4. The green (PD7) user LED on my 3pi flickers even though I'm not doing anything with it. Is it malfunctioning?
   • No, this behavior is normal. To get the most out of the ATmega168's I/O lines, one of the LCD's data lines (PD7) doubles as the control line for the green LED, so this LED might flicker when the LCD is updated. As such, the amount of flickering and effective brightness of the LED will generally be a function of the rate at which you are updating the LCD. Note that you can change the state of the green LED without affecting the LCD at all, and using the LCD via the Pololu AVR library will only very briefly change the state of the LED line as needed before restoring it to its previous state.
5. Can I augment/customize my 3pi by adding my own electronics/sensors?

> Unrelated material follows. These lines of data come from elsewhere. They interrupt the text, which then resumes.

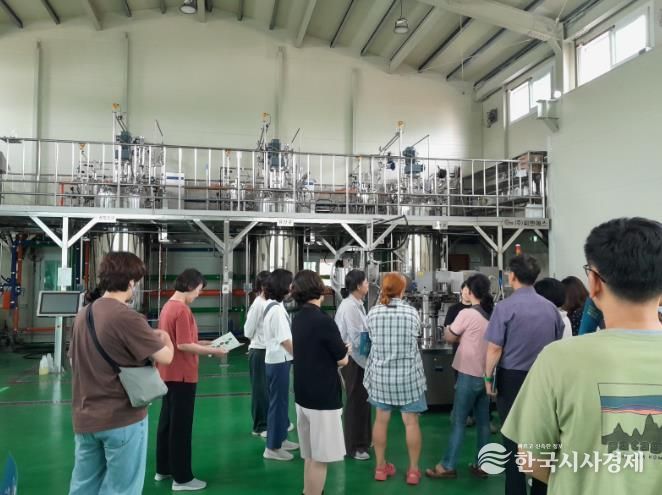 농업기술센터 친환경미생물 견학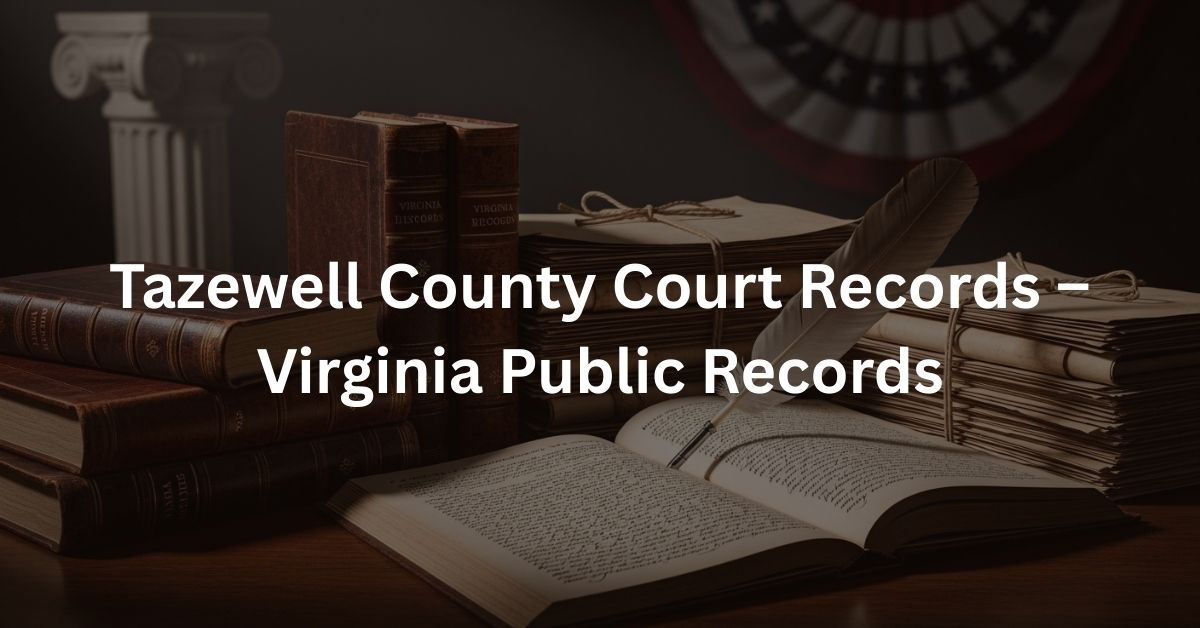 Tazewell County Court Records – Virginia Public Records 1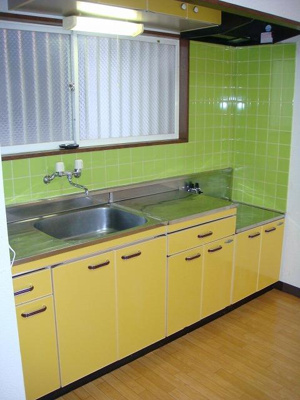 【キッチン】 | サツキビル | 使いやすいキッチンです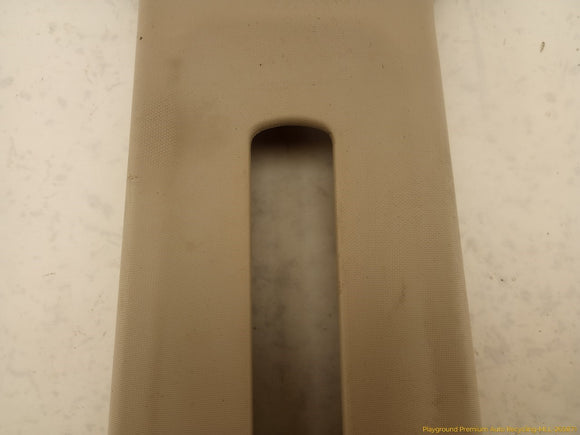 Ford Flex Pair Of Interior B Pillar Trim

   • Yes. The easiest way to augment your 3pi is through an expansion kit, which can comes either with cutouts that let you see the LCD below or without cutouts. The version without cutouts replaces the LCD, giving you access to more I/O lines and more prototyping space. An expansion kit is not required for addition of your own electronics, however.

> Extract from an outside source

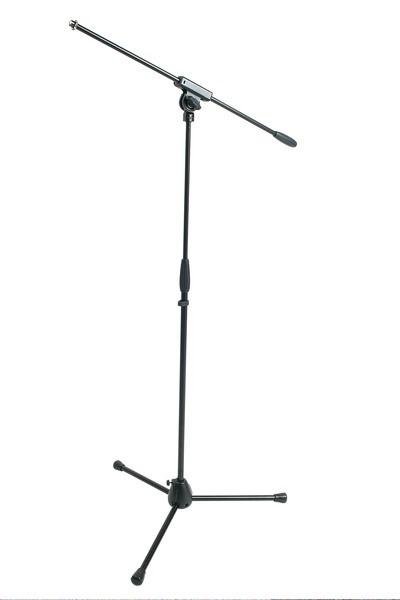 Proel Mikrofonový stojan třínohý, výška 950-1600 mm, rameno 750 mm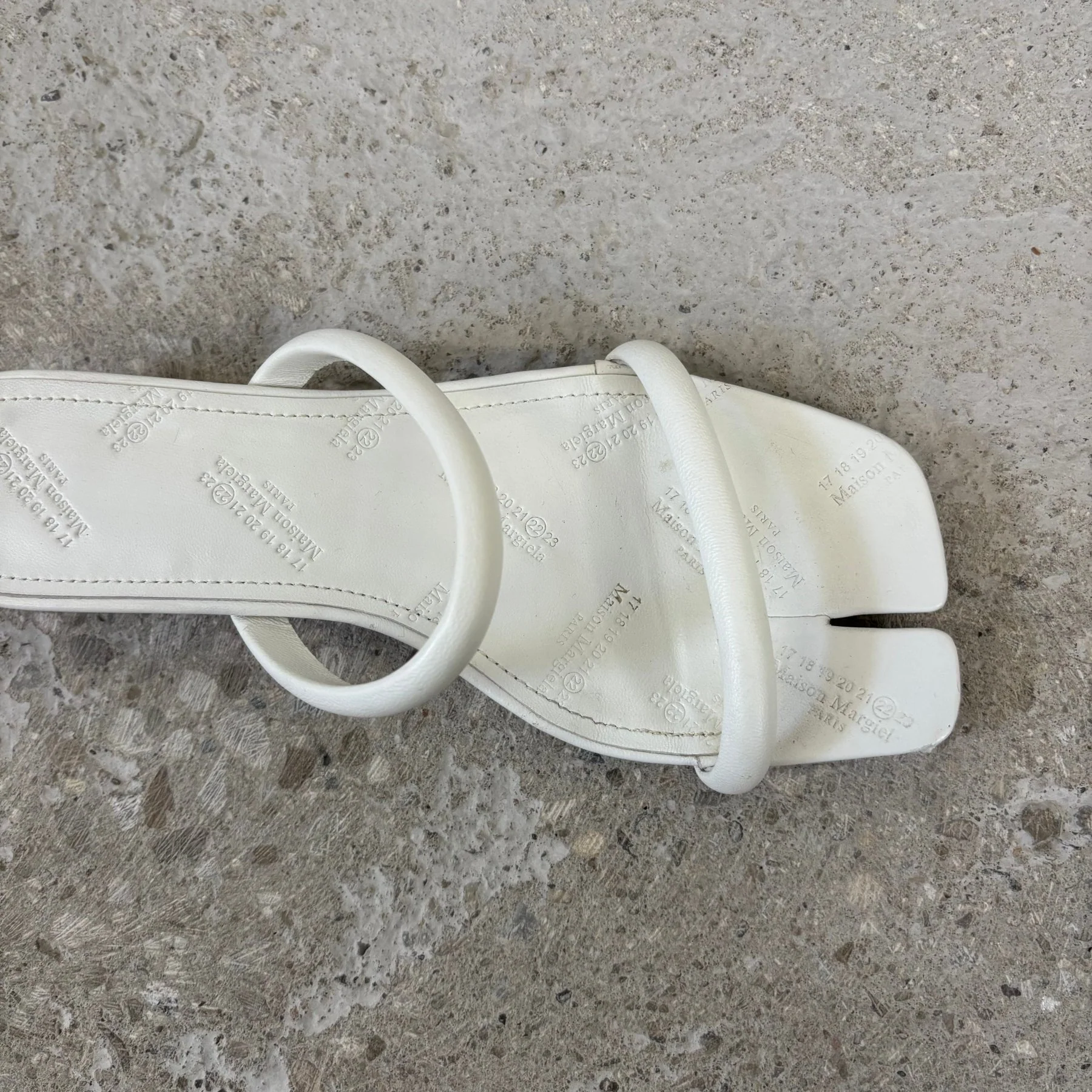 Maison Margiela Tabi Strappy Sandals - Image 5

   • The 3pi robot has a limited number of free I/O lines that can be used as inputs for additional sensors or to control additional electronics such as LEDs or servos. Please see section 10.c of the 3pi user's guide for more information.
6. Are wheel encoders included or can they be added to the 3pi robot? Are there sufficient I/O lines available for encoders?

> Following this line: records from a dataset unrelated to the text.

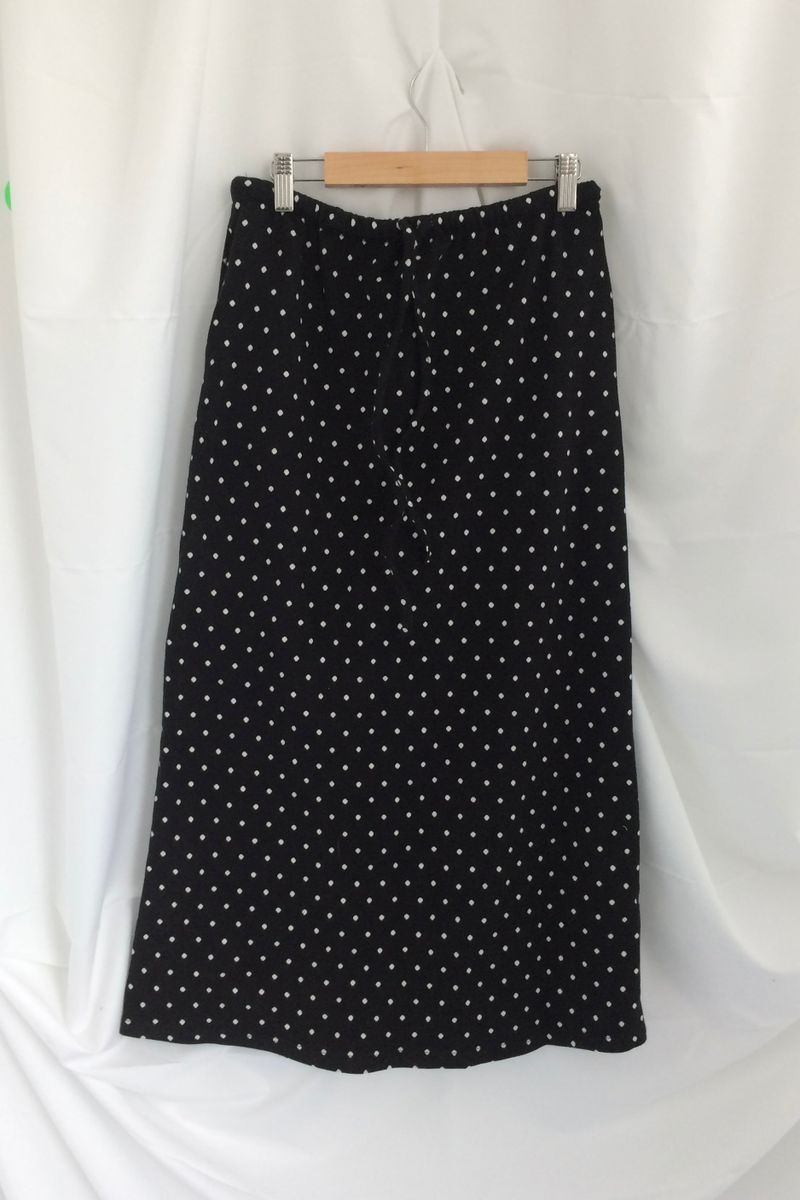 mode dot flow skirt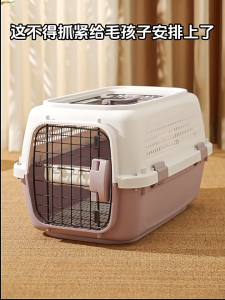 PetStern กรงเดินทาง สำหรับสุนัขและแมว แคปซูลอวกาศ sun roof กรงหิ้ว วัสดุคุณภาพสูง การระบายอากาศ 360° พกพาสะดวก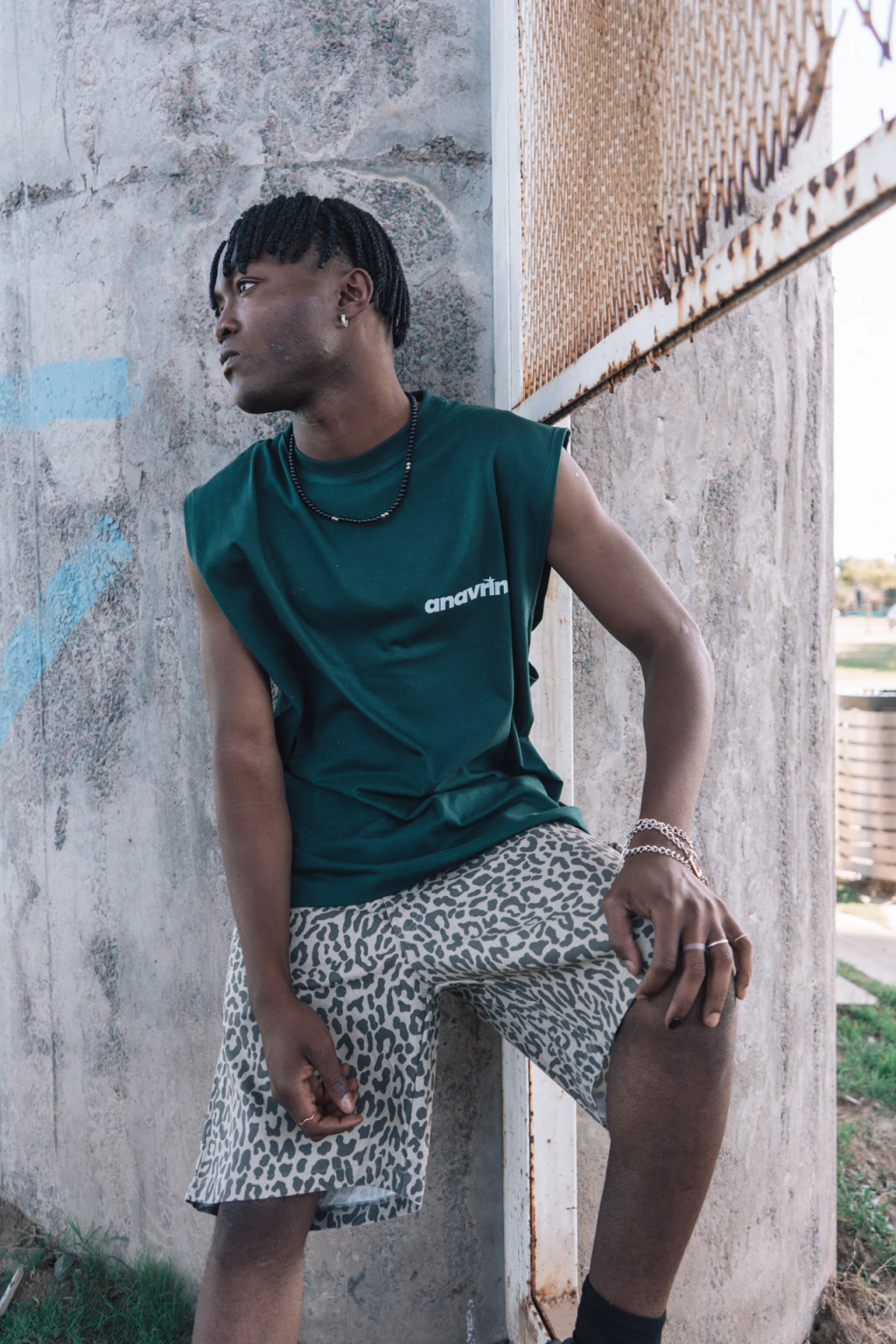 BERMUDA BOMBER ANIMAL PRINT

   • Unfortunately, there is no provision for encoders on the 3pi: we do not have any sensor solution and the microcontroller does not have enough I/O lines. Therefore, the only way to add encoding is to make your own sensor setup and to use an external microcontroller (for example, on an expansion PCB) to do the sensor reading. The secondary microcontroller can communicate with the main 3pi controller using the asynchronous serial lines, which are available for expansion purposes.
7. I'm adding peripherals to the 3pi that require 5 V. How much current can the 5 V (Vcc) power bus supply?
   • Because the 5 V goes through two power stages, the answer is not completely clear-cut. The 5 V regulator itself has a 900 mW power dissipation limit, so with a 4.3 V drop from the 9.3 V boost voltage to 5 V, we get just over 200 mA. The stock electronics on the 3pi typically use under 50 mA (however, this depends on what your program is doing, if you are making high-frequency noise with the buzzer, and so on), so you could figure an absolute max of 150 mA, with 100 mA being a more comfortable guideline.
   • However, the boost voltage has a limit of its own of around 1 A, which is dependent on your battery voltage. The motors and IR LEDs also use this supply, so using a lot for your 5 V will affect what is available for the motors. You can almost stall the motors and still have the full boost voltage on the motors in the stock configuration; if you're also drawing an extra 200 mA for other electronics, the boost voltage will start dropping as the motors approach stall, though this is not necessarily a bad thing since it will limit the stress on the motors and lower the voltage drop on the linear regulator.
8. What is the purpose of the small piece of electrical tape stuck on the bottom of the 3pi PCB near the ball caster? Can I remove it?
   • The electrical tape provides extra protection for the boost regulator circuit. It is easy to touch this area of the PCB with your finger when pushing the power or reset button, and without the tape your finger can change the boost voltage to levels that are out of spec for components on the board. We do not recommend that you remove it.